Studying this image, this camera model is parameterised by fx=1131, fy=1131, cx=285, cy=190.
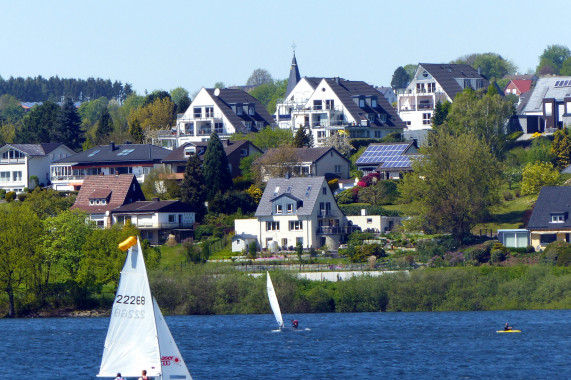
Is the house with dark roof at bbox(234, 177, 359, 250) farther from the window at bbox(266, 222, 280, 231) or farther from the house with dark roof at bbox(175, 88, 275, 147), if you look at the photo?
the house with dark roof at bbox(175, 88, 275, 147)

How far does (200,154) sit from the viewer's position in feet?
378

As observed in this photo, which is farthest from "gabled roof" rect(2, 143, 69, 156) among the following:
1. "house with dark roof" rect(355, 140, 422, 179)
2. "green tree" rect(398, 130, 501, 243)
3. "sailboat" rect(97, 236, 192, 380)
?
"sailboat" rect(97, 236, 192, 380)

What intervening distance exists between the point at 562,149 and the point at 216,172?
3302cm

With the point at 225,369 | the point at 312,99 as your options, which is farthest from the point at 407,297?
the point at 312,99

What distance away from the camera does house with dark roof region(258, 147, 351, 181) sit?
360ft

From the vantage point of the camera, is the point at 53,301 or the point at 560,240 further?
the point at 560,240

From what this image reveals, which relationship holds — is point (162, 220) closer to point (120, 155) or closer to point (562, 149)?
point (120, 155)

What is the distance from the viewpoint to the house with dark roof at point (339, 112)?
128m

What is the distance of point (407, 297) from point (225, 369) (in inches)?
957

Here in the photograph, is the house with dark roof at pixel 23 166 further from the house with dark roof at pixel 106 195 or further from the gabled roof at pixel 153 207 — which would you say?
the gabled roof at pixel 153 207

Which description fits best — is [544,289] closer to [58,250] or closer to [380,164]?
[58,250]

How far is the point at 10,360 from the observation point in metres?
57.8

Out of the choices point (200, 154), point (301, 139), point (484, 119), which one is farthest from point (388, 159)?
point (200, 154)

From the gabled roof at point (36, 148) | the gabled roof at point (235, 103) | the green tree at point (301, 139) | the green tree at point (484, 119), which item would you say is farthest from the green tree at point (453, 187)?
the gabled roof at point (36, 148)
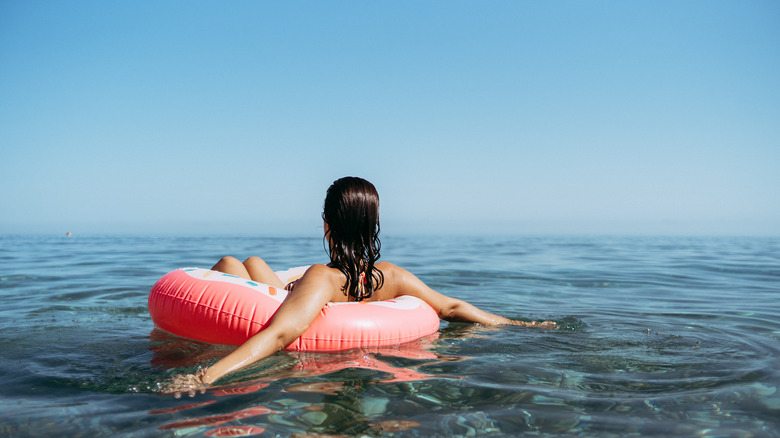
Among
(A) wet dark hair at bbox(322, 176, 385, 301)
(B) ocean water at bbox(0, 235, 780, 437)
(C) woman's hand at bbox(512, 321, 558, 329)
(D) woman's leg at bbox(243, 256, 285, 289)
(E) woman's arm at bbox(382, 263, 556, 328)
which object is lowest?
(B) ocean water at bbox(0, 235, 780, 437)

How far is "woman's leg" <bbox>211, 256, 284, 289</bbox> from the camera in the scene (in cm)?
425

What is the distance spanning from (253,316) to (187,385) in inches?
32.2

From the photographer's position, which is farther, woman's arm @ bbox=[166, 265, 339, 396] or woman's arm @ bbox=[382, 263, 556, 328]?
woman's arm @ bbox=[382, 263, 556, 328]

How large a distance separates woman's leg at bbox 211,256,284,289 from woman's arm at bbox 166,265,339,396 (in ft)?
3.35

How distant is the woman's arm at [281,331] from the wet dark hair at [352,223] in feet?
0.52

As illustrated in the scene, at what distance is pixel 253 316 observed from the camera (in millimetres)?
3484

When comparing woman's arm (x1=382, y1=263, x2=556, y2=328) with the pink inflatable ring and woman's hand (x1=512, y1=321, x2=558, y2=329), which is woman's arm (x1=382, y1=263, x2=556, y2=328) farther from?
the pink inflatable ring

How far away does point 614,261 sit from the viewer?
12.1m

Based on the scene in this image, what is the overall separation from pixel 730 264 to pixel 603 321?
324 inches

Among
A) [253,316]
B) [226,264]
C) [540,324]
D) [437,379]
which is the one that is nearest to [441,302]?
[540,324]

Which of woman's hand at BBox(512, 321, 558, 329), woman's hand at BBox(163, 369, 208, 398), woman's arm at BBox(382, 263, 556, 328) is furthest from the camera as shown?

--------------------------------

In the copy, include no pictures; restate the listing above exactly.

Studying this image, this camera model is parameterised by fx=1131, fy=1131, cx=285, cy=190.
Is the house with dark roof at bbox(234, 177, 359, 250) farther from the window at bbox(266, 222, 280, 231) or farther from the house with dark roof at bbox(175, 88, 275, 147), if you look at the photo?
the house with dark roof at bbox(175, 88, 275, 147)

How far does (200,154) sit from the viewer's position in feet?
378

As observed in this photo, which is farthest from "gabled roof" rect(2, 143, 69, 156) among the following:
1. "house with dark roof" rect(355, 140, 422, 179)
2. "green tree" rect(398, 130, 501, 243)
3. "sailboat" rect(97, 236, 192, 380)
?
"sailboat" rect(97, 236, 192, 380)

What intervening distance exists between the point at 562,149 and the point at 216,172?
3302cm

With the point at 225,369 | the point at 312,99 as your options, which is farthest from the point at 407,297?
the point at 312,99

What distance away from the camera does house with dark roof region(258, 147, 351, 181) sit?
360ft

From the vantage point of the camera, is the point at 53,301 or the point at 560,240 further?
the point at 560,240

From what this image reveals, which relationship holds — is point (162, 220) closer to point (120, 155) or closer to point (562, 149)?
point (120, 155)

What is the distance from the viewpoint to the house with dark roof at point (339, 112)?
128m

What is the distance of point (407, 297) from point (225, 369) (in inches)?
957

Here in the photograph, is the house with dark roof at pixel 23 166 further from the house with dark roof at pixel 106 195 or further from the gabled roof at pixel 153 207 — which would you say?
the gabled roof at pixel 153 207

Which description fits best — is [544,289] closer to [58,250] or closer to [380,164]?
[58,250]

How far is the point at 10,360 from the observation point in metres?
57.8

Out of the choices point (200, 154), point (301, 139), point (484, 119), which one is farthest from point (388, 159)?
point (200, 154)

From the gabled roof at point (36, 148) | the gabled roof at point (235, 103) | the green tree at point (301, 139) | the green tree at point (484, 119), which item would you say is farthest from the green tree at point (453, 187)?
the gabled roof at point (36, 148)
Among
(A) wet dark hair at bbox(322, 176, 385, 301)
(B) ocean water at bbox(0, 235, 780, 437)
(C) woman's hand at bbox(512, 321, 558, 329)
(D) woman's leg at bbox(243, 256, 285, 289)
(E) woman's arm at bbox(382, 263, 556, 328)
which object is lowest?
(B) ocean water at bbox(0, 235, 780, 437)

How far is "woman's leg" <bbox>211, 256, 284, 289</bbox> from the camera in the scene (in cm)?
425

What is the distance spanning from (253,316) to (187,385) in inches?
32.2

From the photographer's position, which is farther, woman's arm @ bbox=[166, 265, 339, 396] or woman's arm @ bbox=[382, 263, 556, 328]?
woman's arm @ bbox=[382, 263, 556, 328]

How large a distance separates woman's leg at bbox 211,256,284,289 from woman's arm at bbox 166,265,339,396 (in ft)?
3.35

How distant is the woman's arm at [281,331] from the wet dark hair at [352,223] in feet?
0.52

As illustrated in the scene, at what distance is pixel 253 316 observed from the camera (in millimetres)?
3484

When comparing woman's arm (x1=382, y1=263, x2=556, y2=328) with the pink inflatable ring and woman's hand (x1=512, y1=321, x2=558, y2=329), which is woman's arm (x1=382, y1=263, x2=556, y2=328) farther from?
the pink inflatable ring

How far away does point 614,261 sit from the viewer?
12.1m

Based on the scene in this image, what is the overall separation from pixel 730 264 to pixel 603 321?
324 inches

Among
A) [253,316]
B) [226,264]
C) [540,324]
D) [437,379]
which is the one that is nearest to [441,302]?
[540,324]

Which of woman's hand at BBox(512, 321, 558, 329), woman's hand at BBox(163, 369, 208, 398), woman's arm at BBox(382, 263, 556, 328) is furthest from the camera as shown?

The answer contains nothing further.